Tasks:
a. In the passage on aerosol optical depth, over what range of wavelengths does AERONET measure AOD?
b. List every factor that the passage on aerosol optical depth says affects how much the aerosol component contributes to atmospheric transparency.
c. Please carry on the passage on aerosol optical depth from its last sentence.

Page text:
The main parameter for understanding the effect of aerosol on climate is the aerosol optical depth (AOD). AOD is a dimensionless parameter that indicates the extent to which radiation transmission is impeded by absorption or scattering of sunlight through aerosols in the atmosphere. AOD plays a key role in characterizing atmospheric turbidity and it is indicated by aerosol pollution [9,10,11,12].

To assess the effect of aerosols on climate, it is necessary to obtain accurate and reliable data of the optical and microphysical aerosol properties. Therefore, regular network observations of atmospheric transparency in different regions of the globe play an important role in understanding the patterns of variability of radiation-active components of the atmosphere. The global ground network of stations AERONET (Aerosol Robotic Network, http://aeronet.gsfc.nasa.gov (accessed on 8 December 2021) meets the most modern requirements for uniformity of measurements and global coverage. It numbers more than 300 stations on all continents of the planet and provides continuous monitoring of aerosol properties with high temporal resolution [13]. AERONET measures the aerosol optical depth (AOD) of the atmosphere at several wavelengths from 340 to 1020 nm and obtains other optically effective aerosol properties [14]. AERONET presents data of three levels: Level 1—preliminary; Level 1.5—after cleaning procedures from cloudiness and other distortions; Level 2.0—final data after instrument recalibration.

AERONET data allow the identification of the main classes of aerosols, using the aerosol optical depth and Angstrom exponent (AE) [15,16,17]. Knowledge of aerosols type classified according to aerosol properties is essential information for many studies related to aerosol radiative forcing, climate modeling or air pollution [18,19]. The aerosol type classification is mainly based on the categorization of the optical properties of aerosols with the size and amount of aerosol particles. The Angstrom exponent is often used as a qualitative indicator of aerosol particle size, which is dependent on the wavelength of light. The spectral curvature of the AE provides useful information on the size distribution of aerosols.

The Angstrom exponent was calculated by the formula [20]:

$$\alpha =-\frac{\log \frac{{\tau }_{{\lambda }_1}}{{\tau }_{{\lambda }_2}}}{\log \frac{{\lambda }_1}{{\lambda }_2}},$$

where τ_λ1 is AOD at a wavelength of 440 nm, τ_λ2 is AOD at a wavelength of 870 nm; λ₁ is the wavelength at 440 nm and λ₂ is the wavelength at 870 nm.

The contribution of the aerosol component to the transparency of the atmosphere varies considerably depending on the geographic location, meteorological factors, the nature of the underlying surface, and the influence of natural and anthropogenic sources of aerosol entry into the atmosphere [21,22].

Data records:
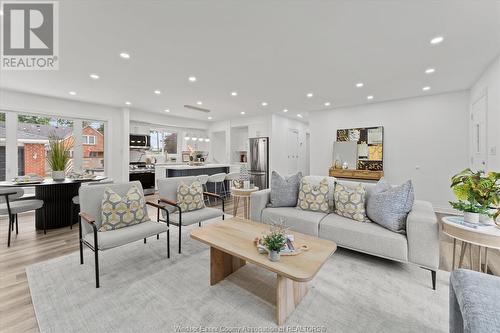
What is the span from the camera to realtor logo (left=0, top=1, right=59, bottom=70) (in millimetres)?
2125

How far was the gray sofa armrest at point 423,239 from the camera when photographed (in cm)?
209

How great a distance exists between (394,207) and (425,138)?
3.99 m

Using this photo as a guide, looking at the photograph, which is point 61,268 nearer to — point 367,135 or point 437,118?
point 367,135

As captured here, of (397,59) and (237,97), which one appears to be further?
(237,97)

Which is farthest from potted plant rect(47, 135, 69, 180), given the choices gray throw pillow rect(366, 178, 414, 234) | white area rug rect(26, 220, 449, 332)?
gray throw pillow rect(366, 178, 414, 234)

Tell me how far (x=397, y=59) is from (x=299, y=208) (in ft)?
8.66

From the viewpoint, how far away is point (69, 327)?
1557 millimetres

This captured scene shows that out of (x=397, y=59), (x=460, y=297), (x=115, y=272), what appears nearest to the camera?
(x=460, y=297)

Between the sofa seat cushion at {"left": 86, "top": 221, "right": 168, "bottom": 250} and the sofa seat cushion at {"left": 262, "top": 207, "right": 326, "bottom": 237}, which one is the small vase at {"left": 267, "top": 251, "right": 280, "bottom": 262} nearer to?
the sofa seat cushion at {"left": 262, "top": 207, "right": 326, "bottom": 237}

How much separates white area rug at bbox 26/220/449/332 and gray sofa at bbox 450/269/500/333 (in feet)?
1.69

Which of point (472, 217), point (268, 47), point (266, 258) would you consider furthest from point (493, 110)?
point (266, 258)

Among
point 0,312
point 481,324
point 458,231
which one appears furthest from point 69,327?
point 458,231

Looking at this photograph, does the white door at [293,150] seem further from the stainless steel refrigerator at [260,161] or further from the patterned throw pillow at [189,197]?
the patterned throw pillow at [189,197]

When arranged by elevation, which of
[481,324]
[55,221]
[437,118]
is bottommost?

Answers to the exercises:
a. From 340 to 1020 nm.

b.
- Geographic location
- Meteorological factors
- The nature of the underlying surface
- The influence of natural and anthropogenic sources of aerosol entry into the atmosphere

c.
Studies of the optical and microphysical properties of aerosol in the Baikal region are especially relevant for Lake Baikal, which is a UNESCO World Natural Heritage Site. Assessment of environmental damage to the ecosystem of Lake Baikal is still an unresolved problem due to the increasing anthropogenic load and extreme natural phenomena such as forest fires. There are few such studies in the Baikal region, and they are different [23,24], because there is no integrated air pollution monitoring program that meets modern requirements. At present, experimental studies of the quantitative and qualitative composition of atmospheric impurities are mainly of an episodic nature [25].

One of the significant sources of atmospheric pollution in the Baikal region is smoke aerosol emissions from wildfires, the number of which is increasing due to climate warming in the region [26]. This article discusses long-term data on aerosol optical depth, Angstrom exponent, volume size distribution of particle (VSD) and single scattering albedo (SSA) in the Baikal region.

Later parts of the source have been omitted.